Irgendwie doch nicht unerfreulich, dass demnächst 2006 kommt.
Und der 250jährige Jubilar dazu. Best of both worlds.
5 Zweitstimme(n):
auch ein schöner brauch aus alten zeiten: im versailles des sonnenkönigs mussten/durften (?) unverheiratete frauen ihre brüste nicht verhüllen.
womit wir auch wieder bei karl lagerfeld wären, wenn man sich die paris mode von diesem (und den vergangenen 20) jahren ansieht.
der brauch, frau zora, findet meinen eindeutigen zuspruch. die mehrfachen einzelfallstudien finden meinen beifall und die freude, wie oft man doch über die selben sachen immer wieder kopfschütteln und schmunzeln kann.
zurück in die zukunft!
@kein einzelfall: Aufschlussreiche beschreibung! Eigentlich würde ich ja auch lieber in dieser zeit gelebt haben. Allerdings frage ich mich was besser wäre "Hof" oder "Volk"-Mitglied?
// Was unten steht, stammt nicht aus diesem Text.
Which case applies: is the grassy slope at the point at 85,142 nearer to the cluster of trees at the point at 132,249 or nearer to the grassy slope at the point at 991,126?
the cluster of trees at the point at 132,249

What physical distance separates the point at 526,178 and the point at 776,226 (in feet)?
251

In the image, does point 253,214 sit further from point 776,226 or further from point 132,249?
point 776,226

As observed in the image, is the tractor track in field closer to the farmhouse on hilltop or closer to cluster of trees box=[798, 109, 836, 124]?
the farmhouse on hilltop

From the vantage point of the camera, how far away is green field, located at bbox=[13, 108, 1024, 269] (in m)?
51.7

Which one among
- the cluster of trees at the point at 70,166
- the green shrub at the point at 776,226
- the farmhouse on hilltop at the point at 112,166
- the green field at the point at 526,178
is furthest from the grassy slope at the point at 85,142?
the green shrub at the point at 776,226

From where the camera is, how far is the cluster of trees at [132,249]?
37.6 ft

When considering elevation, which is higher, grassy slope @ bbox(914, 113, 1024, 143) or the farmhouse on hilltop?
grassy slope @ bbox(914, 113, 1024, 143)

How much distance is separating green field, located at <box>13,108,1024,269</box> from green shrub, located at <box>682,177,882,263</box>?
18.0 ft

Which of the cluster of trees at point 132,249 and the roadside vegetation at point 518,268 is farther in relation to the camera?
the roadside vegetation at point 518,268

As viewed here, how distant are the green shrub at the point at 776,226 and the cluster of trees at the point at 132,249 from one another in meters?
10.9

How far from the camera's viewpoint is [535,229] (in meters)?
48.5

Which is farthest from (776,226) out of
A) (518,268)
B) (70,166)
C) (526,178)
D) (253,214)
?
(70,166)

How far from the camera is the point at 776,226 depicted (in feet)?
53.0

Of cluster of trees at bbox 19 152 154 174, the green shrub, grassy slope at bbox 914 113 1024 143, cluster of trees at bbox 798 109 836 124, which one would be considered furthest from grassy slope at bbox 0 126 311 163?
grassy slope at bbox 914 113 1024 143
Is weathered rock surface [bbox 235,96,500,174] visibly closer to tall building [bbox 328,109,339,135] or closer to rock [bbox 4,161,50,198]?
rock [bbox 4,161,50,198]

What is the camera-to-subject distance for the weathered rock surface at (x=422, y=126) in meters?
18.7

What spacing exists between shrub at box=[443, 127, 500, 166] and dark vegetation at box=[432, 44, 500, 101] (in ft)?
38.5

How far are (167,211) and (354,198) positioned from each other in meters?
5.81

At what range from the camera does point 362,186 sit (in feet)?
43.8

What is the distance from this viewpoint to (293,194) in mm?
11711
Allerdings 'selbstgemachtes' gabs wohl mehr beim volk!
@zora: Wie man sieht, alles schon mal dagewesen.
@ole: Brauchtum ist an sich ein löbliche Sache, aber bei den momentanen Temperaturen ...
@anonym: Schon unterwegs. Wir alle.
@vundepalz: Gute Frage und nicht das einzige Rätsel in diesen Tagen. Im Zweifel aber vielleicht doch besser Hof, da wurde man wenigstens satt.